Chris McGeorge in Guess Who?  has written a locked room mystery but made life even more difficult for himself by putting all five suspects inside the locked room along with the body. Which of the five killed him? They have only three hours to find out.
Robert Scragg’s What Falls between the Cracks is the first in a gritty new police procedural series featuring
detectives Porter and Styles; a young girl’s hand has been found but she has been missing for 30 years and no-one has been looking for her. Least of all her family. Former divorce lawyer 



Caroline England told us that she is interested in how people interreact. In Beneath the Skin features three women: one of them is beautiful and happily married so why does she self-harm? Another, also happily married, is clever and witty so why does she drink so much? And the third, again, happily married with children, has a secret which could destroy everything.
 

 


Elizabeth Munday’s In Strangers’ Houses is the first in a series with a young Hungarian cleaner as protagonist; in this first instalment Lena Szarka is looking for her friend. These last two have also been reviewed in Mystery People.

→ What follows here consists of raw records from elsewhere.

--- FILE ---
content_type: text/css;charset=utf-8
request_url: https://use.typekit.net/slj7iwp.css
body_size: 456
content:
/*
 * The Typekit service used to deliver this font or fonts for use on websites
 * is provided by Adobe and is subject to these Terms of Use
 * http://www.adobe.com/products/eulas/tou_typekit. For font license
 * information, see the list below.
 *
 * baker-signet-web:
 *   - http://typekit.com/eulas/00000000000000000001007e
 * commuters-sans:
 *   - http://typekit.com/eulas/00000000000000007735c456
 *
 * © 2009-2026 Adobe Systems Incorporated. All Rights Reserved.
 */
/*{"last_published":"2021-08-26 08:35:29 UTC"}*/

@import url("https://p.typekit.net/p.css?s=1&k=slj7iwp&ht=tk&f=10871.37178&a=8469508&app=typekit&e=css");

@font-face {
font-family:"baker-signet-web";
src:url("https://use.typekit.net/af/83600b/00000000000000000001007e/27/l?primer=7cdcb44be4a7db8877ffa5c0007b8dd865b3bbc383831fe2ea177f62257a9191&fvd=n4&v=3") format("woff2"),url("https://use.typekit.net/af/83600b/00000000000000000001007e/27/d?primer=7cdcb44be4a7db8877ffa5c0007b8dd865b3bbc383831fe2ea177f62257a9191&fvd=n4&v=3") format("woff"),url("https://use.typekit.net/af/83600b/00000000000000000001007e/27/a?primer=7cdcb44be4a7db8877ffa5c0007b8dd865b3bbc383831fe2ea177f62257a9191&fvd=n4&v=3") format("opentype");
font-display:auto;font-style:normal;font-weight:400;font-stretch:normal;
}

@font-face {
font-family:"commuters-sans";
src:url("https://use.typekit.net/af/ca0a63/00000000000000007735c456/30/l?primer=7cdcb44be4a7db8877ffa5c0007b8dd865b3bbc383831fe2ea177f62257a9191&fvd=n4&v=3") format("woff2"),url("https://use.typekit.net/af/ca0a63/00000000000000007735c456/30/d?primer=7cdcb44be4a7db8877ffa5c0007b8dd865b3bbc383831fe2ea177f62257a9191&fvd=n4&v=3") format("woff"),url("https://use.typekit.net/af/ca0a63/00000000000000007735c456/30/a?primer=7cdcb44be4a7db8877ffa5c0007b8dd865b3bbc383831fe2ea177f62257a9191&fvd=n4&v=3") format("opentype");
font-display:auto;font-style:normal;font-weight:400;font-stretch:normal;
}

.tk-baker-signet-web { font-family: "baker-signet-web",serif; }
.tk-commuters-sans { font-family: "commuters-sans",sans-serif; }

Fresh Blood – Saturday. Five more authors spoke to Crimefest attendees in a panel moderated by crime fiction reviewer Jake Kerridge.

In Alex Dahl’s The Boy at the Door, set in an idyllic small town in Norway, happy wife and mother Cecilia
Wilberg opens the door of her house to Tobias, a small boy longing for a home. But he has secrets about Cecilia’s past which she is desperate to keep hidden.
 

 

Will Dean studied law at university and then did a variety of jobs. His first novel, Dark Pines is set in rural Sweden. His investigator, the young, ambitious reporter Tuva Moodyson, is partially deaf but when she hears that in the first week of the annual elk hunt two hunters have been found dead with their eyes removed she sets off to write the story. Could there be a link to murders 20 years ago? The novel has been reviewed in Mystery People.
In the literary thriller Sweet William by Iain Maitland a father escapes from a secure psychiatric unit planning to snatch his little son from his foster family and escape to France. But the boy needs daily injections of insulin to stay alive.

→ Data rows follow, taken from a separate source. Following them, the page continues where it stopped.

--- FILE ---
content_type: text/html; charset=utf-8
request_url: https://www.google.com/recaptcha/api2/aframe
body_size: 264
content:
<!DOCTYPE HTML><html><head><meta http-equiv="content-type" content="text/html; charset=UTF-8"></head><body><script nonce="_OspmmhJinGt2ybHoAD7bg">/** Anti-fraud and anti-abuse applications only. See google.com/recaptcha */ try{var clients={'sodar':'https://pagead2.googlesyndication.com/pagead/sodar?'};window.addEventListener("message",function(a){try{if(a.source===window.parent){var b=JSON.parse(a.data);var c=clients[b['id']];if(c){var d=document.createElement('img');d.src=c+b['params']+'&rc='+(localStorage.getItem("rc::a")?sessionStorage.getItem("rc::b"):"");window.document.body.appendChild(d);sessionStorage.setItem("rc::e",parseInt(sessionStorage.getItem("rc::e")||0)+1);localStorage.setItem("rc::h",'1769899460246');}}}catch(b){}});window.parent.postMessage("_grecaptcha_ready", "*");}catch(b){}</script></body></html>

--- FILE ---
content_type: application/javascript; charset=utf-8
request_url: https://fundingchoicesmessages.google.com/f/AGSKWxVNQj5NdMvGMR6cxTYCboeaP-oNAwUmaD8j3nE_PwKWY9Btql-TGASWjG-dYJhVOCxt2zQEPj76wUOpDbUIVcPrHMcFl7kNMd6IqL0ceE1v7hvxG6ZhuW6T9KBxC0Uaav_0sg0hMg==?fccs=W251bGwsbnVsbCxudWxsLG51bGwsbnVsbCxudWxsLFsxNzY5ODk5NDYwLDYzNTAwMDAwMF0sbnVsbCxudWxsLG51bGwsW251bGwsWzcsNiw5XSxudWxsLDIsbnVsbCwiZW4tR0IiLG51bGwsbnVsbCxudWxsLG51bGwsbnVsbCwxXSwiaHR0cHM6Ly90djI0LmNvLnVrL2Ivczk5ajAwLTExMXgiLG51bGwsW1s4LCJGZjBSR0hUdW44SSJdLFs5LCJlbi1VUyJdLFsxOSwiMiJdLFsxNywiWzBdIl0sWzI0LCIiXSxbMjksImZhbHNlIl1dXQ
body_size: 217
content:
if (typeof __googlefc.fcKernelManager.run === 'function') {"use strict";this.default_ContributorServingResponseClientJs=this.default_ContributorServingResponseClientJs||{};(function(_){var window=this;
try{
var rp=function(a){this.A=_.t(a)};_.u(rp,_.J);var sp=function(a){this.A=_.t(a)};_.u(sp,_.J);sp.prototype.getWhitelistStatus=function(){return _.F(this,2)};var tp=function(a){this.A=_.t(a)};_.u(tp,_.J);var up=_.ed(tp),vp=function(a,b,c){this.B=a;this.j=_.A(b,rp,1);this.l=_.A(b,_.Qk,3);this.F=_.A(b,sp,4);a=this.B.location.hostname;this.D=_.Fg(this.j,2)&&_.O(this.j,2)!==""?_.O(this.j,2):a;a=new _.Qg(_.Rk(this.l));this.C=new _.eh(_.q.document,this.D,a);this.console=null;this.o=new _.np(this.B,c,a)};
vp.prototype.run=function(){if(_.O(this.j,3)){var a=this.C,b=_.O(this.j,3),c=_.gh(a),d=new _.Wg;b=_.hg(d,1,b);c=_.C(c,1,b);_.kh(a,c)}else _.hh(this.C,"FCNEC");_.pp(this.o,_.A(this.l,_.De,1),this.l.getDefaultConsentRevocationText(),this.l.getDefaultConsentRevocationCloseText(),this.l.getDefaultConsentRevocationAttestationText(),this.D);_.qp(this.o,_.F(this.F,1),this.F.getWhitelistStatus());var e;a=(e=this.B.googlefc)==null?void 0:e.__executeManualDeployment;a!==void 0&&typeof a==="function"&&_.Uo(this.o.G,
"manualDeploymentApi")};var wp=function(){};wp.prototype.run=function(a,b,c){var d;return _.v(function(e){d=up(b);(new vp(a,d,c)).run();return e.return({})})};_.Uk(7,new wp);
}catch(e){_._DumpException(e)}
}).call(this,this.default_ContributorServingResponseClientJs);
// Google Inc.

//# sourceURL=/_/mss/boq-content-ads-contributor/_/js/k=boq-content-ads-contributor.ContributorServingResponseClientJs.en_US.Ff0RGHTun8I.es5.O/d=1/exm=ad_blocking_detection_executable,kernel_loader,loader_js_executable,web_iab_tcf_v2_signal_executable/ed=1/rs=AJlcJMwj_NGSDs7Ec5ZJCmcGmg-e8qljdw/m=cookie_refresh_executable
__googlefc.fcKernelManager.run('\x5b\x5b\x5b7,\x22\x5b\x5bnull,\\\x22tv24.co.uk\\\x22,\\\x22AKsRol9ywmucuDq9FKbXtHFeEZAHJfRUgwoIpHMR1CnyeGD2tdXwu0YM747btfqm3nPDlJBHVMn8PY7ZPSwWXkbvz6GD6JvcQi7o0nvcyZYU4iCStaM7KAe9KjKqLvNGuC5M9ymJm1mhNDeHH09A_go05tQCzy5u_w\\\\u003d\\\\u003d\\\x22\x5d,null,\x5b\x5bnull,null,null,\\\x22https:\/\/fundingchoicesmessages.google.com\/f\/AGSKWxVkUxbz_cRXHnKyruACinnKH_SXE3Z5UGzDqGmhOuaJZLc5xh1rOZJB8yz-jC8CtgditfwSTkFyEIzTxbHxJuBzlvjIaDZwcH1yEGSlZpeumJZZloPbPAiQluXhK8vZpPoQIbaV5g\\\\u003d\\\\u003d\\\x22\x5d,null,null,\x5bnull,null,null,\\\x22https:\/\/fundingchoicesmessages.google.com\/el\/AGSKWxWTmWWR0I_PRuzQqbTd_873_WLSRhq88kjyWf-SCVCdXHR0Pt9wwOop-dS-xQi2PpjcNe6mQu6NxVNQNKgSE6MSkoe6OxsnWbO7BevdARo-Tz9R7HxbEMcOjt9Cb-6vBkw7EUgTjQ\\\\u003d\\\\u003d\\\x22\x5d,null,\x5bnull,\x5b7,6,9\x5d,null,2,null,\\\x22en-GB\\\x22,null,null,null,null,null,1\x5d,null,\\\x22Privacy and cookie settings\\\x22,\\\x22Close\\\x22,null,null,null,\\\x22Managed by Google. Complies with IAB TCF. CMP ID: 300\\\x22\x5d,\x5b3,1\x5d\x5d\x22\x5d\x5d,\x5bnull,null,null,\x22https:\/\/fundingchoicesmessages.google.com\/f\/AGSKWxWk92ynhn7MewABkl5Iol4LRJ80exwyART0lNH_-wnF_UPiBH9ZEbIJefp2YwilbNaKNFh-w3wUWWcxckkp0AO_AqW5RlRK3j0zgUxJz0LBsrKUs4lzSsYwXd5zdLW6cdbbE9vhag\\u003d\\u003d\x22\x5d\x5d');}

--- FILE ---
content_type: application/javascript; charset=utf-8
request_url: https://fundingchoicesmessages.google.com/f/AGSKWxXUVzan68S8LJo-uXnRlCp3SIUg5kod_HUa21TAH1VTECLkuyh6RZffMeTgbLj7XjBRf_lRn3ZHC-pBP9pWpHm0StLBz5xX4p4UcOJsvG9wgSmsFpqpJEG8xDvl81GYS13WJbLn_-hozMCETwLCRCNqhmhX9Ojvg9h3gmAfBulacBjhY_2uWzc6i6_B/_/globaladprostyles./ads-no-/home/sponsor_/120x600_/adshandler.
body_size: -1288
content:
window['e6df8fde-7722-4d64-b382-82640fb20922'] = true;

Vicky Newham’s Turn A Blind Eye is a police procedural set in multi-cultural East London and introduces DI Maya Rahman.
Lloyd Otis’s Dead Lands is set in 1970s Lewisham (pre-PACE) with a background of right-wing marches. There has been a murder but the prime suspect has escaped from custody and DI Breck and DS Keans are in pursuit of him but each has his/her own personal agenda.

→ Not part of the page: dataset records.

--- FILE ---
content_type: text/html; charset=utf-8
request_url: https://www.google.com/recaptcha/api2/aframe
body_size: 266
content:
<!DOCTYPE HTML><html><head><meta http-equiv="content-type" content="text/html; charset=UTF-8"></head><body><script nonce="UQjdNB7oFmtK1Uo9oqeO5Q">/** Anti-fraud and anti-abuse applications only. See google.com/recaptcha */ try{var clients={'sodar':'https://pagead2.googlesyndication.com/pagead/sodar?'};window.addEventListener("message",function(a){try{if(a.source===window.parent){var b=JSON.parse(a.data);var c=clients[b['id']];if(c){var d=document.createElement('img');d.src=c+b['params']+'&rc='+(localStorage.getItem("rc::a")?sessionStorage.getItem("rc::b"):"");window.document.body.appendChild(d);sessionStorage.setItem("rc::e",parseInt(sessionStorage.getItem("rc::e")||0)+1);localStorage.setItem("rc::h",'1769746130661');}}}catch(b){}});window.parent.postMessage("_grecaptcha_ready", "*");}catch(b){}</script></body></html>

Fresh Blood – Sunday. The last Fresh Blood session, moderated by Jake Kerridge, began with..
Peter Beck, a Swiss writer with a number of crime stories already published. In Damnation, the first to be
published in English, Tom Winter, head of security at a discreet Swiss bank investigates when two of his
colleagues die in a helicopter explosion. The author has been reviewed in
Mystery People as has former lawyer
 



Abi Silver’s The Pinocchio Brief, in which two women lawyers, a young solicitor and a rather older barrister, have to defend a troubled schoolboy accused of murder and deal with super-technological devices in court
proceedings.
S S Mausoof’s thriller The Warehouse, set in the Pakistan tribal area of Waziristan at a time when it was largely controlled by the ultra-fearsome Taliban, features the insurance surveyor Cash investigating an old insurance claim relating to a warehouse.
You Were Made for This, by Michelle Sacks, is about a happy family (Merry, Sam, baby Conor) living in the Swedish woods whose happiness is jeopardised by the arrival of Merry’s friend Frank.
 

 

Former patent lawyer Roz WatkinsThe Devil’s Dice, a patent lawyer is found dead in a Peak District cave. Is it murder or a local curse? DI Meg Dalton investigates.

These panels were thoroughly enjoyable and left me wanting to read the featured titles and forthcoming books by the same authors. Good luck to all of them.